The California Public Policy Institute reports that only about 11 percent of the illegal immigrants who arrived in 1998 returned home within a year, down from roughly 30 percent in 1990. Meanwhile, the percentage of undocumented immigrants who say they plan to stay in the United States "as long as possible" jumped from 59 percent in the mid-1990s to 67 percent at the end of the decade, according to surveys by the Mexican National Population Council.

"The militarization of the border hasn't stopped the people from coming. It just drove up the cost and the risk," says Massey. "The response of migrants was to stop going home, and the result was a big growth of the Mexican population here."

Just as crossing the border has gotten tougher for illegal immigrants, settling here has become easier. Undocumented farmworkers used to exist in a constant state of anxiety, alert for the first sign of an immigration raid. But while security has tightened along the border, it has gone slack in many of the communities where migrants work.

"We haven't done workplace enforcement for years," says Robert Logazino, head of the Border Patrol's Northern California sector office in Livermore. "We're in the process of being closed down here." Priorities have shifted in law enforcement. Instead of raiding fields and factories, agents for the Immigration and Naturalization Service - now folded into the Department of Homeland Security along with the Border Patrol - are mostly assigned to investigate smuggling rings and patrol high-profile sites such as airports.

Virginia Kice, a spokeswoman for Homeland Security's Immigration and Customs Enforcement unit, says immigration authorities have no definitive numbers on the settlement patterns of the illegal-immigrant population. But she says the pattern of border apprehensions "suggests that (illegal immigrants) are making the decision not to go back and forth as readily as they once did."

As permanent populations of unauthorized laborers replace what was once a temporary, mostly male work force, the immigrants are often trapped by poverty. They are also transforming many U.S. communities.

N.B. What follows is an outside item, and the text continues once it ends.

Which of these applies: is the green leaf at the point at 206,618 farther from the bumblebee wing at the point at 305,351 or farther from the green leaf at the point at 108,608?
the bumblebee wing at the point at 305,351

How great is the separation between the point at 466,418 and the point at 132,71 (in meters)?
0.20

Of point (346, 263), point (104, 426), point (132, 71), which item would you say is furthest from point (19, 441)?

The changing migratory pattern is on clear display in Stockton, a city of 244,000. Checkered with sprawling farms that produce apples, pears, tomatoes and more, the San Joaquin Valley is one of the nation's most productive farming regions, accounting for about half of California's $27 billion in agricultural production.

Once here, they feel stuck

Mexican farmworkers have come here at least since the Bracero program of the 1940s, when young men lived in labor camps by the edge of the fields throughout the state. By the late 1990s, 91 percent of California's farmworkers were born in Mexico, and 42 percent were illegal immigrants, according to a Department of Labor survey.

Once here, they feel stuck. "People would like to return more often to Mexico," says Luis Rivera, a community worker at California Rural Legal Assistance. "But they are afraid because they see the stories on TV about migrants dying in the desert" trying to come across.

In many cases, the settlers are settling into poverty. Weighed down by a steady supply of immigrant labor, hourly wages in the fields fell from $6.98 in 1989 to $6.18 in 1998, in constant 1998 dollars, according to the Labor Department. In 1997, about three-quarters of illegal-immigrant farmworkers earned less than $10,000 a year.

In Stockton, according to the U.S. Census Bureau, the city's poverty rate climbed by nearly 30 percent during the 1990s. By 1999, almost a quarter of the city's residents lived below the poverty line. Among noncitizens, the poverty rate was 38 percent in 1999.

Working last spring at the Macklin vineyards in nearby Linden, Cristobal Silverio and his wife earned $100 each on good days. Often, they made less than half of that. In all, they say, they earned about $18,000 last year, well under the poverty line of $24,260 for a family of six.